SAGE Therapeutics has announced results from a successful exploratory clinical trial of SAGE-547 to evaluate the GABAA mechanism of action as a treatment for essential tremor, a debilitating neurological disorder that causes involuntary, rhythmic shaking with no known cause that is estimated to affect more than 10 million people in the United States.

In a randomized, double-blind, placebo-controlled, crossover trial of 25 patients affected by essential tremor, where patients were exposed to the target steady state dose for only two hours, several clinician-rated and accelerometer-rated measures showed significant reductions in tremor. These changes included a significant reduction in accelerometer-measured upper limb kinetic tremor (p=0.046) which is one of the major manifestations of tremor impacting morbidity. Overall clinician ratings of large tremor motions, as well as smaller movements such as writing and spiral drawing, also showed improvement (p=0.056). In addition, SAGE-547 demonstrated a clinically meaningful reduction of tremor amplitude as measured by accelerometer (at least a 30% reduction from baseline) in 33% of patients, compared with 16% of patients in the placebo arm.

Seventeen of these patients were exposed to higher doses of SAGE-547 in an open-label extension with 44% demonstrating at least a 30% reduction in tremor amplitude from baseline. The most common adverse events at higher doses were fatigue and dizziness. Hypotension led to discontinuation of one patient. No serious adverse events were observed on therapy or during the 30-day follow-up period.

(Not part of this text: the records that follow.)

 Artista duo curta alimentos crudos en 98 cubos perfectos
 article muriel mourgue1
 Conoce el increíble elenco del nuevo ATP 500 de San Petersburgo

“The information obtained in this exploratory study, including the activity signal supporting the role of the GABAA mechanism in essential tremor, greatly increases our confidence in a future program for essential tremor,” said Jeff Jonas, M.D., chief executive officer, SAGE Therapeutics. “This study exemplifies SAGE’s unique approach to clinical development. By generating efficient, targeted, signal-finding data in humans, SAGE-547 provides us with the unique ability to rapidly explore new indications for our leading library of compounds and to determine where our development efforts are most likely to benefit the many patients who are in need of new and improved treatment options.”

Trial Design

The trial was designed as a signal-finding study to evaluate the safety, tolerability, pharmacokinetics and efficacy of the GABAA mechanism in patients with essential tremor. The study was powered at 80% for p=0.05. The goals of the study were to evaluate the feasibility of using the GABAA mechanism and, if positive activity signals were obtained, inform the clinical pathway and design of a second-generation SAGE molecule for the chronic treatment of this disorder.

Patients (n=25) received either blinded SAGE-547 or placebo in two crossover treatment periods. SAGE-547 was administered as a step-up infusion to a steady state dosage. Seventeen of the 25 patients volunteered to participate in an open-label, dose-escalation extension to study the range of pharmacodynamic effects of the GABAA modulator mechanism in conscious patients. Patients were monitored for up to 30 days following treatment.

The study was designed to enroll patients with moderate to severe essential tremor as assessed by a clinician rating scale, The Essential Tremor Rating Scale (TETRAS). Tremor outcome was measured during the trial by TETRAS and accelerometry, a direct physical measure of tremor amplitude and frequency. Patients enrolled in the trial were required to have had diagnosed essential tremor for at least two years and to be off medication, or on a stable dose of medication for their tremor, for at least 28 days prior to screening.